The Supreme Council is the name that the Constitutional Court takes when it tries ministers and senior members of the judiciary. Bağış, the former EU minister, received the least number of votes in support from ruling Justice and Development Party (AKP) lawmakers on Jan. 20.
‘Making fun of the Quran’
A senior AKP executive, meanwhile, slammed former ministers implicated in corruption, accusing them of unethical attitudes and suggesting that their actions prompted dozens of colleagues to vote against them. AKP Deputy Chair Mehmet Ali Şahin suggested that the reason why AKP deputies hesitated to pledge their support to Bağış was a leaked voice recording in which the former minister is heard making fun of the name of a verse in the Quran.
“I know that his statement about one of the verses of the Quran is still a reason for the pain in the souls of our lawmakers.

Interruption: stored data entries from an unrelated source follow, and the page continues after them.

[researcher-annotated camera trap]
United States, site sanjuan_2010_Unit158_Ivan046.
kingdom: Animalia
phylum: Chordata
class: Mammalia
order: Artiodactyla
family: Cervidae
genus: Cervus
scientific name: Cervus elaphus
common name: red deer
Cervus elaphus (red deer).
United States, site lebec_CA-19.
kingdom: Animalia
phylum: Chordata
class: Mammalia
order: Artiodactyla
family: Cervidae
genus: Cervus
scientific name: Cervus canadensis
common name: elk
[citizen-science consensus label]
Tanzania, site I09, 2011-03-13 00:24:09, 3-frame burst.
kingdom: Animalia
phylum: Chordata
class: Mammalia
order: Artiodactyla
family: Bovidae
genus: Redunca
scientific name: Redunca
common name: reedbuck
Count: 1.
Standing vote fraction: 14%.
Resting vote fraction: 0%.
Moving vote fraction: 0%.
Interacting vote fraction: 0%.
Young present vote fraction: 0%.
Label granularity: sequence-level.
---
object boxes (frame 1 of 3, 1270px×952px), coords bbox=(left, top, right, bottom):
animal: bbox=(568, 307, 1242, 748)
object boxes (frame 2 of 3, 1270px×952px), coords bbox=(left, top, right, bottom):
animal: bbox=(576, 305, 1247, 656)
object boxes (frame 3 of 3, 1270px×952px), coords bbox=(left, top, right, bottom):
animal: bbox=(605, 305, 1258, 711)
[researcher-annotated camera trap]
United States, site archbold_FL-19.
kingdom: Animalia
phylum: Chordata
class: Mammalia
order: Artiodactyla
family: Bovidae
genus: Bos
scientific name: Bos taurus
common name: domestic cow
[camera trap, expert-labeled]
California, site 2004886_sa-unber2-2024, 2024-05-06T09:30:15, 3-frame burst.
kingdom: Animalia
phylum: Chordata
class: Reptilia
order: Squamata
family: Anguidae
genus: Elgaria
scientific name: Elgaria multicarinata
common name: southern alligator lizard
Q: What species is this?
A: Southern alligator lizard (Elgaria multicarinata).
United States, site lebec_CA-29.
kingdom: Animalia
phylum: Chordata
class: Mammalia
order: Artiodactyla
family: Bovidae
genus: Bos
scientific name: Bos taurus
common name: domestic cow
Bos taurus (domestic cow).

We are still talking about that. It’s a reaction against this,” Şahin said in televised remarks late on Jan. 21.
Speaking to reporters in Davos where he was attending the World Economic Forum in Davos, Prime Minister Ahmet Davutoğlu stressed that the government had not put any pressure on deputies to vote a particular way.
In Ankara, AKP’s Deputy Parliamentary Group Chair Mustafa Elitaş ruled out efforts to pursue and identify the party deputies who voted against the former ministers, as such a move would mean “disrespect to both the national will and the deputies.”
Elitaş thus disowned remarks from AKP deputy Şamil Tayyar who cited a “network of treason among us,” arguing that those who broke the party lines “would be identified within 48 hours, as the time for a cleansing in the party has come.”
“This is a statement beyond its limits, and is not binding for our group,” Elitaş said of Tayyar’s remarks.